- _Exercise_: Swap "magnitude" for "amount" in the lines running from the one that contains "What magnitude of" through the last line, and give back only those lines with nothing else changed.

- _Record extracts_:

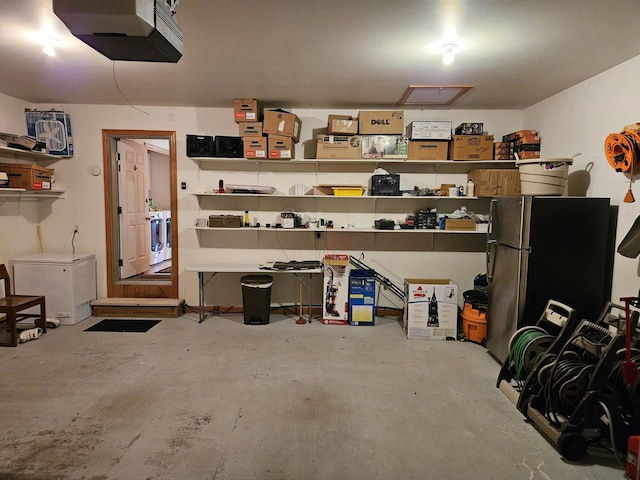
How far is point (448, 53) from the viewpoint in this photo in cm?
288

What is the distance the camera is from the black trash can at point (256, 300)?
14.9 ft

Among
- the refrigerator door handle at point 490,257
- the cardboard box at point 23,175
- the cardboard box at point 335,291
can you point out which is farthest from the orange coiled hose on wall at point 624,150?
the cardboard box at point 23,175

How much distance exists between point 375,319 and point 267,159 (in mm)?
2497

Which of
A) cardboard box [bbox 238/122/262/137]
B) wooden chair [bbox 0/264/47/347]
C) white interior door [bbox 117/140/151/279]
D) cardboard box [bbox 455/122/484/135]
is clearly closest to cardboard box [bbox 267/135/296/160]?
cardboard box [bbox 238/122/262/137]

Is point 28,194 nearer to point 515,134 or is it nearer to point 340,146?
point 340,146

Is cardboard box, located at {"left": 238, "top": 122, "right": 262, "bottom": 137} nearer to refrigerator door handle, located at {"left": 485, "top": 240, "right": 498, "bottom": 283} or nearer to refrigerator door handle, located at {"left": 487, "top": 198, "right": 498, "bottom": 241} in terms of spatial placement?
refrigerator door handle, located at {"left": 487, "top": 198, "right": 498, "bottom": 241}

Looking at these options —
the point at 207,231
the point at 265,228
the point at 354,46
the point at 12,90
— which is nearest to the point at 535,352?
the point at 354,46

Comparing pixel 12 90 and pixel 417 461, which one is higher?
→ pixel 12 90

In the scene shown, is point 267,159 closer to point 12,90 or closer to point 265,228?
point 265,228

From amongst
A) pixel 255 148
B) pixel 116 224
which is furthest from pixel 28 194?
pixel 255 148

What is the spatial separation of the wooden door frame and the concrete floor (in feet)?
3.35

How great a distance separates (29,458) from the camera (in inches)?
84.5

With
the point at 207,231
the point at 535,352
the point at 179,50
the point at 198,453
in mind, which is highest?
the point at 179,50

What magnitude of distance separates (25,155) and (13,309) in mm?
2113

- _Solution for this problem_:
What amount of distance separates (25,155) and (13,309) in mm?
2113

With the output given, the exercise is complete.